Islamabad: Prime Minister Syed Yusuf Raza Gilani has directed the Ministry of Commerce to focus on the regional countries like Iran, Oman, GCC countries, Afghanistan, Central Asian Republics, China, India, Bangladesh and Sri Lanka to increase exports and realize the immense trade potential that would definitely prove as a game changer in terms of boosting the exports.
The Prime Minister said that he would soon hold a Conference of the Ambassadors and the Trade Officers with a view to give them the task of pursuing Trade Diplomacy for increasing exports in the countries of their accreditation. He said that their performance would be evaluated on the basis of their success in enhancing the trade relations and exports at the same time.
The Prime Minister said this during the presentation of Trade Policy (2011-12) by the Ministry of Commerce here today at the PM House in which Minister for Commerce, Makhdoom Amin Fahim, Minister of Finance, Dr. Abdul Hafeez Shaikh, Deputy Chairman Planning Commission, Secretary Finance, Secretary Commerce, Chairman Trading Authority and other senior officials of the respective Ministries participated.
Secretary Commerce briefed the meeting that exports during 2011-12 would touch an all-time-high benchmark of $26 billion and the Ministry is geared towards seeking better market access, addressing tariff and non-tariff issues and also encountering tariff barriers created by the regional and bilateral arrangements for third parties.
The Secretary said that agreements had been concluded with regard to Pakistan-Sri Lanka FTA, SAARC Free Trade Area (SFTA), Pakistan-China FTA, Pakistan-Malaysia FTA, Pakistan-Mauritius PTA and Pakistan-Iran PTA. Agreements being negotiated are between Pakistan-China second phase, Pakistan-Singapore FTA, Pakistan-Indonesia PTA, Pakistan-Turkey PTA, Pakistan-Sri Lanka Comprehensive Economic Partnership, Pakistan-GCC FTA, Pakistan-Mauritius FTA, D-8, OIC PTA and ECO Trade Agreement (ECOTA). Other initiatives for greater market access in Asia Pacific are in progress, the Secretary added.
The Secretary disclosed that functioning FTA with China had made her (China) as one of the biggest trading partners of Pakistan and the total number of business delegations during the last few years has increased markedly. Trade with Afghanistan, he said, has been registering upward trend in favour of Pakistan.
The Secretary was hopeful about the success of the current Trade Policy despite the global economic situation, market access problems, energy deficiency in the country, law and orders situation and the scourge of terrorism.
The Ministry of Commerce emphasized the export of human resource and for that, the Secretary said, it is planning to chalk out a comprehensive plan in collaboration with Technical Education and Vocational Training Authority (TEVTA), Punjab and Sindh as well as other provinces to train the manpower required in GCC, EU and the USA.
For this, the Trade Missions of the Ministry are being assigned to work on proactive basis in consultation with the Overseas Employment Corporation and Bureau of Emigration and Overseas Employment.

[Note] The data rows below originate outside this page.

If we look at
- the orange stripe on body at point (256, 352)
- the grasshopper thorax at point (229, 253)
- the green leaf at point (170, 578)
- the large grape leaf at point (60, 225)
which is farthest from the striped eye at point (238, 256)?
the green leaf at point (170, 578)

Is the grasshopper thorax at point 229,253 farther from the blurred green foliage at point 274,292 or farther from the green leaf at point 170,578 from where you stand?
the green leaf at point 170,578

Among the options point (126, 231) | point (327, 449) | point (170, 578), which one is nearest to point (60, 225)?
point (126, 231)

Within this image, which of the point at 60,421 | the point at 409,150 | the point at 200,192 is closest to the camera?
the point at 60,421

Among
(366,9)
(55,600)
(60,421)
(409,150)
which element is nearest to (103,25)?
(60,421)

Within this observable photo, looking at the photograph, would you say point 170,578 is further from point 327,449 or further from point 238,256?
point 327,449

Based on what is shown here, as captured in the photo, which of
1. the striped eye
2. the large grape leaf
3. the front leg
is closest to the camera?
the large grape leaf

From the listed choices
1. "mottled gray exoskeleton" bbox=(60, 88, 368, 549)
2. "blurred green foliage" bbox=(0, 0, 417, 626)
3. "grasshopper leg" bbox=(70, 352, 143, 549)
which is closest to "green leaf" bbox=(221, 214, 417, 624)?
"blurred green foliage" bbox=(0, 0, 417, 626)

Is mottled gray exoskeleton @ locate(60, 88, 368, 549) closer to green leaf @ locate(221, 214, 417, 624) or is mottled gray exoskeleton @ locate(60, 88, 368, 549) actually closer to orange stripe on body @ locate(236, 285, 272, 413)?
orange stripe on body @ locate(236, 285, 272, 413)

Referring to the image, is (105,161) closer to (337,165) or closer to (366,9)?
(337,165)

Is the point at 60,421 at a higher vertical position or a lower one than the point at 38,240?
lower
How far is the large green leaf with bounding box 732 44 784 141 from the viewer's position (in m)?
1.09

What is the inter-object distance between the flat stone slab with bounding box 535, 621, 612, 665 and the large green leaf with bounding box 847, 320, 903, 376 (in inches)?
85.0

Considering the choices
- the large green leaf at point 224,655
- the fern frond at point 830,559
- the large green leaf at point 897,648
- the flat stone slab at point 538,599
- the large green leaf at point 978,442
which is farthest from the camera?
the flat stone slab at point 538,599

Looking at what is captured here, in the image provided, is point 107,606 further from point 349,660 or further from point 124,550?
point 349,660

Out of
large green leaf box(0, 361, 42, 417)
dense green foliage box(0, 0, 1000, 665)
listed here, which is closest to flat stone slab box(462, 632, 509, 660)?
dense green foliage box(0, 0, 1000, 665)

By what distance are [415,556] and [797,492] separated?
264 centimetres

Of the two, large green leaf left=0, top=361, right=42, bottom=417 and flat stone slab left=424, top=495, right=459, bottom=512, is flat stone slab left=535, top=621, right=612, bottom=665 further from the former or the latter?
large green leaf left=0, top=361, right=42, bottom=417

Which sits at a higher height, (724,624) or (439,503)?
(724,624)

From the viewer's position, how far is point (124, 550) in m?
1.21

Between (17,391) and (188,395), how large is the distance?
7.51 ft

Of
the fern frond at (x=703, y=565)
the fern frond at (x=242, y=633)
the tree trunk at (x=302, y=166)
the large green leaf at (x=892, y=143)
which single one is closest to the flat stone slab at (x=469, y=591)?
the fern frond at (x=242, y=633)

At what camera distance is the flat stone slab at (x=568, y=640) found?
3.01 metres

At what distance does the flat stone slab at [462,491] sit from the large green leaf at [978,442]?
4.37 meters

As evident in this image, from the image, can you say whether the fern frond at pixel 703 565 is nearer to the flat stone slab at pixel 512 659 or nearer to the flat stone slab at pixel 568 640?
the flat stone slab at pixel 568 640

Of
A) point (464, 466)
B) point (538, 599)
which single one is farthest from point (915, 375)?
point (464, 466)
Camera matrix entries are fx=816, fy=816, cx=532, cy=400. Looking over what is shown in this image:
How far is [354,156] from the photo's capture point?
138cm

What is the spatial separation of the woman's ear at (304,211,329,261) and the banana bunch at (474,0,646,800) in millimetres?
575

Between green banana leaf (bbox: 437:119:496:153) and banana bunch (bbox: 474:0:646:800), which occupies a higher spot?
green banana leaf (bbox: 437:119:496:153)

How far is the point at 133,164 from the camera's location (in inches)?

Minister for Finance, Dr. Hafeez Shaikh, asked the Ministry to strive to diversify the export base because traditional approach may not work all the time in the highly competitive international market. He said that structural changes must be brought about keeping in view the dynamism of international market and also when USA’s and European economies are on the slippery ground.
He was also in favour of less interference of the government in the export transactions because official micro-management of the economy has always produced results, which are contrary to the economies all over the world.
Deputy Chairman Planning Commission Dr. Nadeem-ul-Haq highlighted the importance of formulating the domestic trade policy because internal dynamics of trade have direct bearings on the external trade. The strength of the internal trade, he said, will give the requisite boost to our efforts to increase exports.
He said that we should not neglect this area and ironically we do not have any policy to facilitate the domestic trade. He said that openness, competitiveness, regular evaluation and less official control over the business should be the fulcrum of our economic development strategy and economic activity.